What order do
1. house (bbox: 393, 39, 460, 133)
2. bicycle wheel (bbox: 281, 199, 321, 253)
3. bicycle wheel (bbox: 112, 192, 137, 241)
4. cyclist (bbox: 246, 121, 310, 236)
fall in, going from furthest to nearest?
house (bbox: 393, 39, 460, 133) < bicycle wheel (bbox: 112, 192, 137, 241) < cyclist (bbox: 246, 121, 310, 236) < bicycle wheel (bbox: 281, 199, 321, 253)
.....
Render the lines above as a Markdown table with two columns, Row and Line text, giving each line a row number and leaving out any blank lines.

| Row | Line text |
|---|---|
| 1 | What order do |
| 2 | 1. house (bbox: 393, 39, 460, 133) |
| 3 | 2. bicycle wheel (bbox: 281, 199, 321, 253) |
| 4 | 3. bicycle wheel (bbox: 112, 192, 137, 241) |
| 5 | 4. cyclist (bbox: 246, 121, 310, 236) |
| 6 | fall in, going from furthest to nearest? |
| 7 | house (bbox: 393, 39, 460, 133) < bicycle wheel (bbox: 112, 192, 137, 241) < cyclist (bbox: 246, 121, 310, 236) < bicycle wheel (bbox: 281, 199, 321, 253) |